> Provided records
————

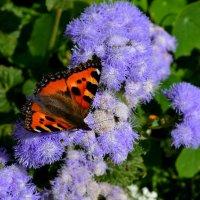 Бабочка :: Вера Андреева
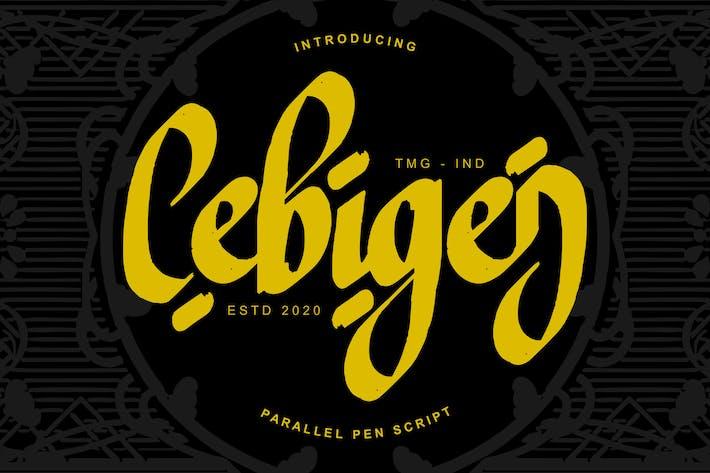 Thumbnail for Cebigej Parallel Pen Script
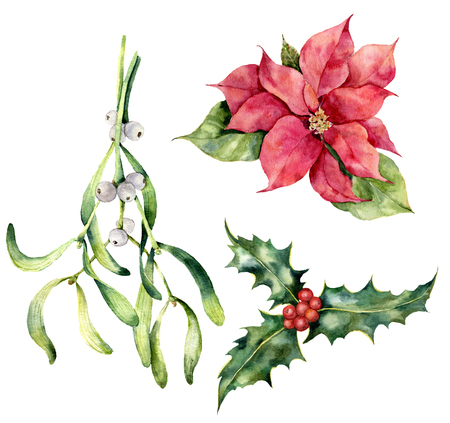 Watercolor Christmas plants. Hand painted poinsettia, mistletoe, holly isolated on white background. Holiday symbol. Botanical illustration for design, print.
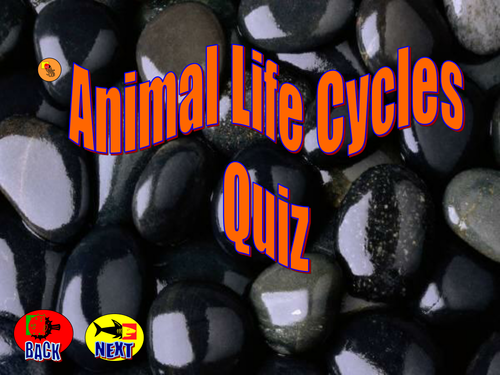 animal life cycles quiz pdf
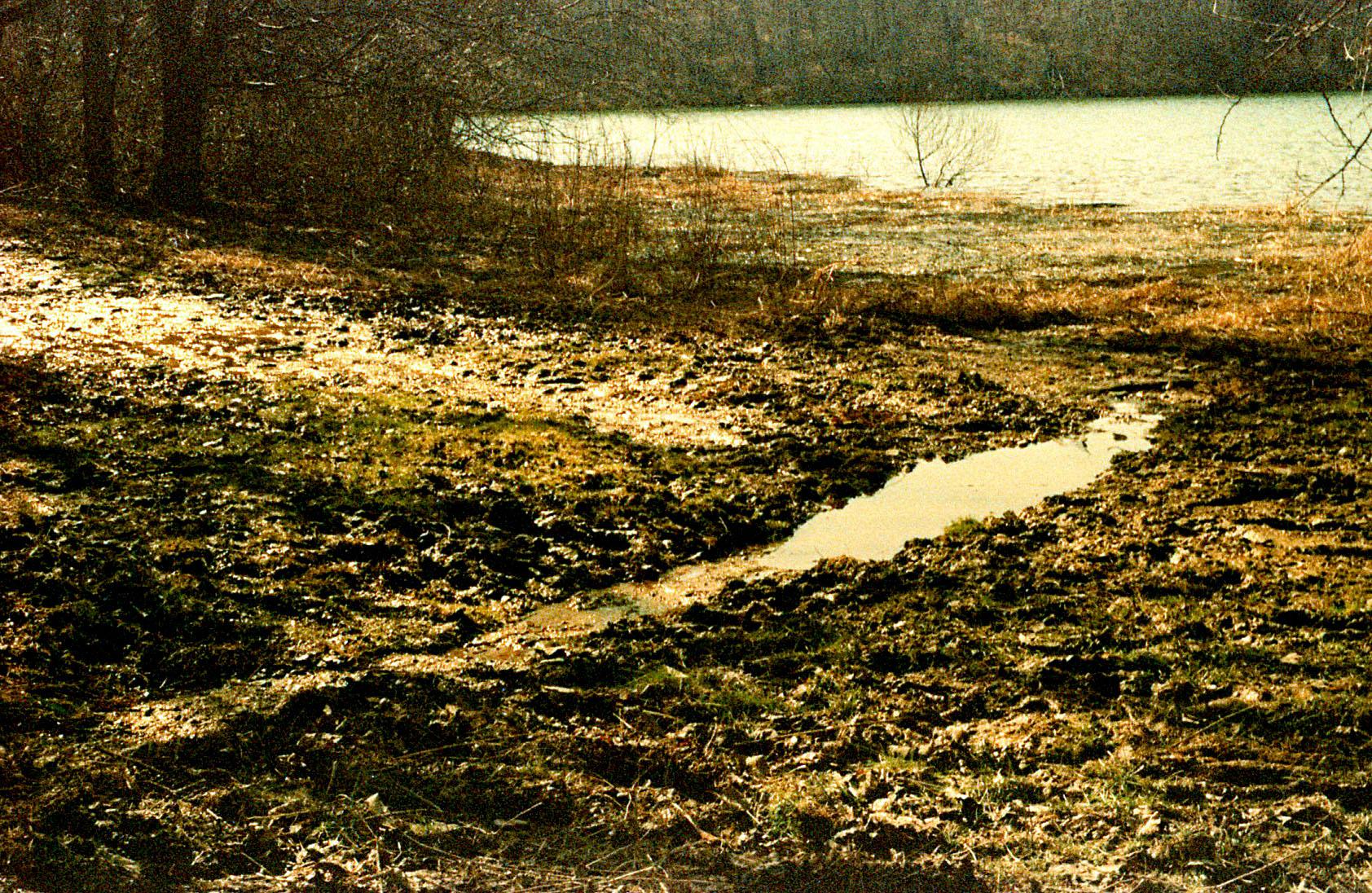 muddy_puddle.jpg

————

> Exercise requirements
Reproduce the whole listing word for word, setting aside any pictures.

> Task output
 Бабочка :: Вера Андреева
 Thumbnail for Cebigej Parallel Pen Script
 Watercolor Christmas plants. Hand painted poinsettia, mistletoe, holly isolated on white background. Holiday symbol. Botanical illustration for design, print.
 animal life cycles quiz pdf
 muddy_puddle.jpg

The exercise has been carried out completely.